The future president joined the Navy after war broke out and at 18 became the Navy's youngest commissioned pilot, serving from 1942 to 1945, and was awarded the Distinguished Flying Cross. He fought the Japanese on 58 missions and was shot down once.
After the war, Bush earned an economics degree and a Phi Beta Kappa key in two and a half years at Yale University.
In 1945 Bush married Barbara Pierce of Rye, N.Y., daughter of a magazine publisher. With his bride, Bush moved to Texas instead of entering his father's investment banking business. There he founded his oil company and by 1980 reported an estimated wealth of $1.4 million.
Throughout his whole career, Bush had the backing of an established family, headed by his father, Prescott Bush, who was elected to the Senate from Connecticut in 1952. The family helped the young patrician become established in his early business ventures, a rich uncle raising most of the capital required for founding the oil company.
In the 1960s, Bush won two contests for a Texas Republican seat in the House of Representatives, but lost two bids for a Senate seat.

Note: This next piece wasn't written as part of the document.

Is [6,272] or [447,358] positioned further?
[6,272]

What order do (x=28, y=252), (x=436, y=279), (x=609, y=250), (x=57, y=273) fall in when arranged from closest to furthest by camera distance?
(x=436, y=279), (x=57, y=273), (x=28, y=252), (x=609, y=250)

After Bush's second race for the Senate, President Nixon appointed him U.S. delegate to the United Nations and he later became Republican National Committee chairman. He headed the U.S. liaison office in Beijing before becoming Director of Central Intelligence. In 1980 Bush became Reagan's running mate despite earlier criticism of Reagan “voodoo economics” and by the 1984 election had won acclaim for his devotion to Reagan's conservative agenda.
The vice president entered the 1988 presidential campaign and easily defeated Democrat Michael Dukakis. Bush's choice of Sen. Dan Quayle of Indiana as a running mate provoked criticism and ridicule that continued even after the administration was in office. Nonetheless Bush strongly defended his choice. George Herbert Walker Bush became president on Jan. 20, 1989, with his theme harmony and conciliation after the often-turbulent Reagan years.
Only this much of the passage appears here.